Courting Saudi, Gulf investors
An intensive marketing campaign in Saudi Arabia has driven strong demand for the shares among Saudis and in the wider Gulf region. Institutional and individual investors have so far bid more than $44 billion, applying for 1.7 times the number of Aramco shares on offer, lead manager Samba Capital said Friday. Only around 10% of the money bid by institutions so far has come from non-Saudi investors, according to news reports.
That means the IPO looks certain to set a new record, beating Alibaba’s $25 billion flotation in 2014.
Saudi Aramco pumps one in every eight barrels of oil produced globally and is sitting on at least 52 years of oil reserves, so its value is closely tied to the oil price, which has languished for five years.
The Wall Street Journal, quoting Persian Gulf officials, reported Sunday that Saudi Arabia will push for an extension of oil production cuts through mid-2020 at a producers’ summit this week in an effort to prop up oil prices, and, in turn, Saudi Aramco’s IPO share price.
The Bernstein poll found that the asset managers’ preferred approach to valuing Aramco’s shares was dividend yield. Saudi Aramco has pledged to pay a dividend of at least $75 billion a year for the next five years.
Based on the valuation the Saudi government is seeking of $1.6-$1.7 trillion, Aramco will trade on an initial yield of 4.5% which is significantly lower than most global oil majors, Bernstein said.

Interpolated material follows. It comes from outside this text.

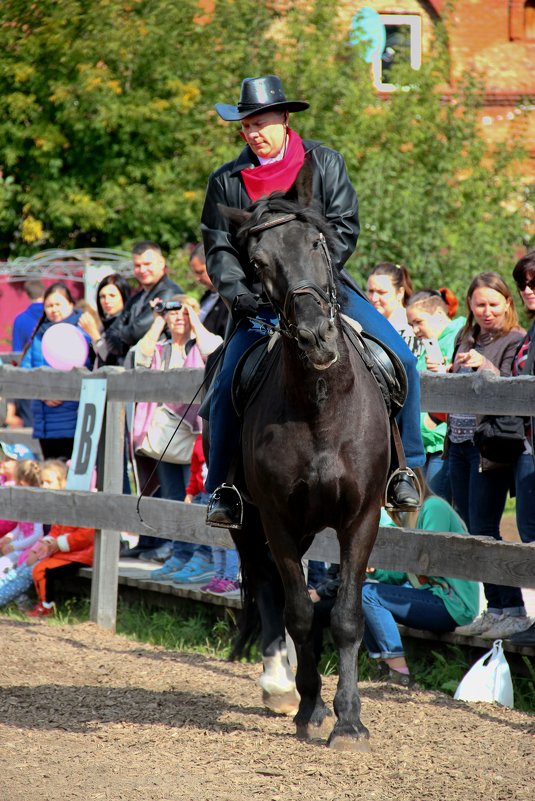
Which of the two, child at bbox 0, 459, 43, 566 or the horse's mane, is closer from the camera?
the horse's mane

The asset managers surveyed however believe the company should pay a higher yield than Western oil majors.
Assuming the asset managers’ valuation of $1.26 trillion and a $60 per barrel oil price, Aramco would yield 6% compared to the 5.6% return yielded by international oil companies.
Given that Aramco’s 10-year bonds currently trade at a higher yield to bonds issued by Western oil majors, a valuation discount seems logical, Bernstein said.
Participants in the poll gave Aramco a score of 90% for financial strength and competitive advantages. Earnings quality and technological innovation received average scores of 70% and 63% respectively.
But growth prospects and corporate governance received low scores of 46% and 35% respectively which are likely the key reasons for the valuation discount to peers, Bernstein said.